Das Partys woanders steigen, kenne ich gut 😜. Dass ich gerne auch mal etwas zu spät entdecke, durfte ich bei meinen ersten Tanz-Versuchen auf Twitter erleben. Kaum hatte ich endlich „eine Hand voll“ neue Follower, die nicht aus meinem direkten Netzwerk stammten, spielte Elon Musk den Party-Crasher. Und plötzlich wurde es ziemlich schnell leer. Auf der Party und bei Twitter. Es ist wie im wahren Leben – die Jüngeren ziehen weiter, zur nächsten Party oder Plattform. Lebenserfahrene Menschen schütteln ungläubig den Kopf und gehen nach Hause.


Doch so schnell gebe ich nicht auf. Dazu bin ich viel zu neugierig. So habe ich, um dem Gefühl des „Abgehängt Sein“ zu begegnen, noch etwas auf „X“, „Clubhouse“ und Mastadon rumgeklickt. Aktuell tummle ich mich immer mal wieder bei ChatGBT. Nur um festzustellen: Nichts davon entspricht mir und meinen Bedürfnissen. Nichts macht mich da glücklicher (als ich schon bin!), interessiert mich oder hilft mir weiter. So begleite ich weiterhin liebevoll (und ungeduldig!) den Algorithmus von Facebook, Instagram und LinkedIn und warte auf die berühmten "drei Minuten Berühmtheit".


Vielleicht wird’s aber auch Zeit, dass ich mich altersgemäß verhalte. Ich ändere meine Haltung zu dem ganzen digitalen „Gedöns“ gemäß der Losung: „Nice to have - aber nicht essenziell!“ Und beobachte das Ganze weiterhin interessiert, ohne mich damit zu identifizieren. Ohm! Entspannt habe ich so mehr Zeit für Yoga und Meditation. Fürs Joggen, Dehnen und Schwimmen. Und fürs Schreiben. Denn es gibt noch unendlich viele Geschichten, die geschrieben werden möchten.
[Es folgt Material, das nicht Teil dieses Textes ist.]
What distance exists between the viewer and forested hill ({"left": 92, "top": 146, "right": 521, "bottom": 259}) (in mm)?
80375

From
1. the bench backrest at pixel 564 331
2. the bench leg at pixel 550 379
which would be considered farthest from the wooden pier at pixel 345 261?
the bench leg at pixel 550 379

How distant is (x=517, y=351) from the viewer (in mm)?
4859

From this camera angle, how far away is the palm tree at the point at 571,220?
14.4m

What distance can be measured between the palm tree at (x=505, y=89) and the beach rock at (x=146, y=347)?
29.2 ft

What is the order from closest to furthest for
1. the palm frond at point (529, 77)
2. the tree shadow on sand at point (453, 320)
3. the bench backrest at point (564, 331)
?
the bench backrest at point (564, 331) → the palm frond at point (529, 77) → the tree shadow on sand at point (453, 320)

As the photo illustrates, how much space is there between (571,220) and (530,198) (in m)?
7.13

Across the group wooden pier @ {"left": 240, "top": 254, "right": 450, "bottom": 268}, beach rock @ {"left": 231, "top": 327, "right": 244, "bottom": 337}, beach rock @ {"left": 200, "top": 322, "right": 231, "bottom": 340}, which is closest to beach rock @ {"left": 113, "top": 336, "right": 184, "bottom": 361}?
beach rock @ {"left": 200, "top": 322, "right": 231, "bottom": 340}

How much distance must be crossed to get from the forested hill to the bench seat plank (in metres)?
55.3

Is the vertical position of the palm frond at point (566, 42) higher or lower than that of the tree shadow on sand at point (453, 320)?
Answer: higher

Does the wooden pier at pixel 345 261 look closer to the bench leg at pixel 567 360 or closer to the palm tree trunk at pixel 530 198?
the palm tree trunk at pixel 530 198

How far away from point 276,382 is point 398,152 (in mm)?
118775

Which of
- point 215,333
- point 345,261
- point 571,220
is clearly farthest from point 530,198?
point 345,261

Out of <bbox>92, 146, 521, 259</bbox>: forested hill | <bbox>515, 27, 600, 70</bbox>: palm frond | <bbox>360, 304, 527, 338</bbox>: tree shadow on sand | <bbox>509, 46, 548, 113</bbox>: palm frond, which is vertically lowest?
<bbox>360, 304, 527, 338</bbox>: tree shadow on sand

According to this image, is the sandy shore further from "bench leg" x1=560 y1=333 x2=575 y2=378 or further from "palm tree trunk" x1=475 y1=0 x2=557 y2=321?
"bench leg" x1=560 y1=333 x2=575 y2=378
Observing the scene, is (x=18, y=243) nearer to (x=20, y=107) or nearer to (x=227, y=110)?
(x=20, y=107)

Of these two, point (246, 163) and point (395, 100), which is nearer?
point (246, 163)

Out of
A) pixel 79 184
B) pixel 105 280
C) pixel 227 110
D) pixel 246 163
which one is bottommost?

Trotzdem bleibt die Frage: Woher kommen weitere Interessierte für meine kleinen Erzählungen?


Hast Du darauf eine »einfache« Antwort? Oder eine nicht so »einfache«?




Stichwort: Neue Tools und Portale. Ich bin immer noch mit dabei. Ab Montag wieder ganz gespannt und interessiert bei Frank Katzers Online Technik Challenge #12

Neues kennenlernen, ausprobieren und ganz entspannt entscheiden, ob genau das Tool für mich passend ist. Ich freue mich schon.